Перепишите все записи ниже в виде CSV с двумя столбцами «текст» и «ответ», по одной строке на каждую запись. Каждое значение заключите в кавычки как отдельное поле, замените переносы строк пробелами, а картинки в ответ не включайте.

(Записи с пространственными вопросами)

--------------------------------

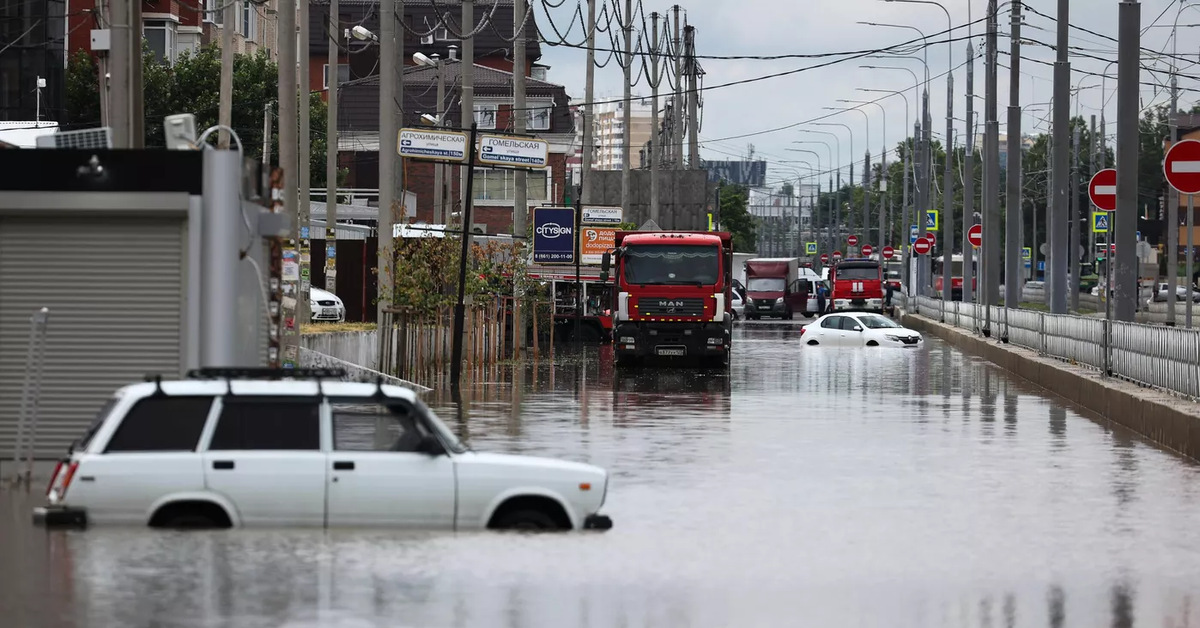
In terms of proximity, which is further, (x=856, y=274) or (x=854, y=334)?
(x=856, y=274)

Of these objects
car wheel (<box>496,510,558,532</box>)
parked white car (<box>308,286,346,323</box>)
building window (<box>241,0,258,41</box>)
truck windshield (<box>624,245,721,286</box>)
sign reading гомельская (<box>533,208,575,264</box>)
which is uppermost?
building window (<box>241,0,258,41</box>)

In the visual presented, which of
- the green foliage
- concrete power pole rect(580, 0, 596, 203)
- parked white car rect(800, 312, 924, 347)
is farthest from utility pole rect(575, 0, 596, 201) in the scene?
the green foliage

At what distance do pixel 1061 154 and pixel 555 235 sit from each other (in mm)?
11620

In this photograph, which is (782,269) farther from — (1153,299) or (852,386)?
(852,386)

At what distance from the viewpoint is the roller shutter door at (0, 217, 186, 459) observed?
1662 cm

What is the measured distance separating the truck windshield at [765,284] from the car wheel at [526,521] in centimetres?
7886

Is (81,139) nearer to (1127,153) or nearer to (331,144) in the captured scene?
(1127,153)

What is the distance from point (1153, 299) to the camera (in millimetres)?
104625

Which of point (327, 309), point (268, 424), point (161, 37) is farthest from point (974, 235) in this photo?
point (268, 424)

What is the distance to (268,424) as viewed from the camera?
12438mm

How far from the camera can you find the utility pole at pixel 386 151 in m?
34.3

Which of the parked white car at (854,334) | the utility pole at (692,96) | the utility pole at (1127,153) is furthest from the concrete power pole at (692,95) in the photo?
the utility pole at (1127,153)

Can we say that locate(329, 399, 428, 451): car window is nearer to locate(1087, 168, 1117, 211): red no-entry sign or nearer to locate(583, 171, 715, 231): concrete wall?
locate(1087, 168, 1117, 211): red no-entry sign

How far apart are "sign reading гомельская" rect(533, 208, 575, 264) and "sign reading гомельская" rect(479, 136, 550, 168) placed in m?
6.86
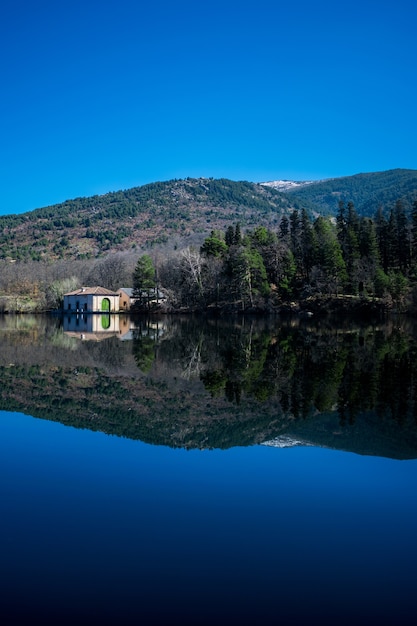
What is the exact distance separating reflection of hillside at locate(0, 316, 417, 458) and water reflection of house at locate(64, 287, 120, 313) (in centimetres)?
6479

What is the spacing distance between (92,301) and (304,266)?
37.2 meters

--------------------------------

- _ГОТОВОЕ РЕШЕНИЕ_
текст,ответ
"In terms of proximity, which is further, (x=856, y=274) or (x=854, y=334)?","(x=856, y=274)"
"Of these objects car wheel (<box>496,510,558,532</box>) parked white car (<box>308,286,346,323</box>) building window (<box>241,0,258,41</box>) truck windshield (<box>624,245,721,286</box>) sign reading гомельская (<box>533,208,575,264</box>) which is uppermost?","building window (<box>241,0,258,41</box>)"
"In the visual presented, which of - the green foliage - concrete power pole rect(580, 0, 596, 203) - parked white car rect(800, 312, 924, 347) is farthest from utility pole rect(575, 0, 596, 201) in the scene?","the green foliage"
"At what distance do pixel 1061 154 and pixel 555 235 sit from each other (in mm)?","11620"
"In this photograph, which is (782,269) farther from — (1153,299) or (852,386)?","(852,386)"
"At what distance from the viewpoint is the roller shutter door at (0, 217, 186, 459) observed?","1662 cm"
"What is the measured distance separating the truck windshield at [765,284] from the car wheel at [526,521] in centimetres?","7886"
"Is (81,139) nearer to (1127,153) or nearer to (331,144) in the captured scene?","(1127,153)"
"What is the distance from point (1153, 299) to the camera (in millimetres)?","104625"
"Which of point (327, 309), point (268, 424), point (161, 37) is farthest from point (974, 235) in this photo?","point (268, 424)"
"What is the distance to (268,424) as viewed from the camera?","12438mm"
"How far from the camera can you find the utility pole at pixel 386 151 in m?","34.3"
"Which of the parked white car at (854,334) | the utility pole at (692,96) | the utility pole at (1127,153) is furthest from the concrete power pole at (692,95) in the photo?","the utility pole at (1127,153)"
"Can we say that locate(329, 399, 428, 451): car window is nearer to locate(1087, 168, 1117, 211): red no-entry sign or nearer to locate(583, 171, 715, 231): concrete wall?","locate(1087, 168, 1117, 211): red no-entry sign"
"How far apart are ""sign reading гомельская"" rect(533, 208, 575, 264) and ""sign reading гомельская"" rect(479, 136, 550, 168) placed in m?","6.86"
"What is the exact distance separating reflection of hillside at locate(0, 316, 417, 458) and water reflection of house at locate(64, 287, 120, 313) (in centimetres)?","6479"
"What is the spacing distance between (92,301) and (304,266)?","37.2 meters"